The numbers rose to 3.3 per cent in 10 years and 6.7 per cent after 15 years, according to researchers from the Geisinger Medical Center in Pennsylvania, US.
The team found that the protective effect against diabetes is higher among gastric bypass patients. On the other hand, nearly a third (31.1 per cent) of patients with no prior metabolic surgery saw their prediabetes develop into diabetes within five years, which increased to 51.5 per cent and 68.7 per cent at 10 and 15 years, respectively.
"This is the first study to analyse the long-term impact of metabolic and bariatric surgery on the potential progression of prediabetes and the impact is significant and durable," said David Parker, co-author and a bariatric surgeon at Geisinger. "It demonstrates that metabolic surgery is as much a treatment as it is a prevention for diabetes."

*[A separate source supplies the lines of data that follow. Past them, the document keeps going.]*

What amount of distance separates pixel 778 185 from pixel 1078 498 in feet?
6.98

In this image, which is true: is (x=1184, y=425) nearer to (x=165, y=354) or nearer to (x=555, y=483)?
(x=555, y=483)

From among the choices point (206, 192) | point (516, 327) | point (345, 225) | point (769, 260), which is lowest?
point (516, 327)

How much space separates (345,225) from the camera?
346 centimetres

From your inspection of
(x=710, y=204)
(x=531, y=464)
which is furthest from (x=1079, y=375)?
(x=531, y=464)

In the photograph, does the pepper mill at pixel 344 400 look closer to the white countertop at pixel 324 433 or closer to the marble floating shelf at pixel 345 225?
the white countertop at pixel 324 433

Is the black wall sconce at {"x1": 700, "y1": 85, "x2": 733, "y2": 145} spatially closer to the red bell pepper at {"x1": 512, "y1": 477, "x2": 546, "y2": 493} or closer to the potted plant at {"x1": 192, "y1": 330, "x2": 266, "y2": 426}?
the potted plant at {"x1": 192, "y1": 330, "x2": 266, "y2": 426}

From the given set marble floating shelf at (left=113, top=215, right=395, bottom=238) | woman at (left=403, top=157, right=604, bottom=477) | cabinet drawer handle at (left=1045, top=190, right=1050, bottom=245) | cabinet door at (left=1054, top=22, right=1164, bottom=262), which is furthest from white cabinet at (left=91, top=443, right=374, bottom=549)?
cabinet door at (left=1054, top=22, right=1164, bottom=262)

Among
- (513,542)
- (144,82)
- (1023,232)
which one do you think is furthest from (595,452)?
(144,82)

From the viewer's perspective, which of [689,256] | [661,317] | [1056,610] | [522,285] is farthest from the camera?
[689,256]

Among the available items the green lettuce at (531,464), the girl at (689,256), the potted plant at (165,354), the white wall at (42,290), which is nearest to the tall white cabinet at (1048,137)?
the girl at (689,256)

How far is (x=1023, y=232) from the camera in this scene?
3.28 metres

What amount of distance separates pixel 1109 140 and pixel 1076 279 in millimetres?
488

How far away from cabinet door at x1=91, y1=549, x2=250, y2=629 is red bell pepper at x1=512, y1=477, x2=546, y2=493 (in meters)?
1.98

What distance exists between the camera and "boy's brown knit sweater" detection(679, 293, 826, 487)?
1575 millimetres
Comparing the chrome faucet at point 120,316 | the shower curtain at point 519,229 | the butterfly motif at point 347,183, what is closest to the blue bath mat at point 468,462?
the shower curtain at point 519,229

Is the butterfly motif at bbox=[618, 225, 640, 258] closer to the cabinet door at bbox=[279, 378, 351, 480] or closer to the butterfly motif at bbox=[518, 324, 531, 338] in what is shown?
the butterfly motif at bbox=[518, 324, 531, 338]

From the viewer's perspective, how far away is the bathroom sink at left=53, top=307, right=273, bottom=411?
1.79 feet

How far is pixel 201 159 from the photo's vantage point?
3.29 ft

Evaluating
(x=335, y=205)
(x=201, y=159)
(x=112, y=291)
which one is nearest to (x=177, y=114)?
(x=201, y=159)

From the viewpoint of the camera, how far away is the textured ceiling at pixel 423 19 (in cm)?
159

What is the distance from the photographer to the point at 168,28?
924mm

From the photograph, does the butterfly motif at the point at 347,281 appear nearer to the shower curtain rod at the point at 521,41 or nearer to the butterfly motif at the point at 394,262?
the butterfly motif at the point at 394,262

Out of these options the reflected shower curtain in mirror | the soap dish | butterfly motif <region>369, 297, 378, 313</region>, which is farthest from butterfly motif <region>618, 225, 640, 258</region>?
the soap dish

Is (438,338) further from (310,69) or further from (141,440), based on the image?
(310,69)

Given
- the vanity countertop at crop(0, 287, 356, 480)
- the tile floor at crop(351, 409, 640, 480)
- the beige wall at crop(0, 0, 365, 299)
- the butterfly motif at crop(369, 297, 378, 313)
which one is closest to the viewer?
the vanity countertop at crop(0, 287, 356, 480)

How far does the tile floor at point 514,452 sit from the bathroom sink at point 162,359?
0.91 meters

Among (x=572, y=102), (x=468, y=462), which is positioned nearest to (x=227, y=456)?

Prediabetes is a serious condition that occurs when blood sugar levels are higher than normal, but not high enough to be considered type 2 diabetes. For the retrospective, 1,326 patients with prediabetes before undergoing either Roux-en-Y gastric bypass or sleeve gastrectomy between 2001 and 2022, were matched with non-surgical controls from a primary care cohort.
The study was presented at the ongoing American Society for Metabolic and Bariatric Surgery (ASMBS) 2024 Annual Scientific Meeting in San Diego.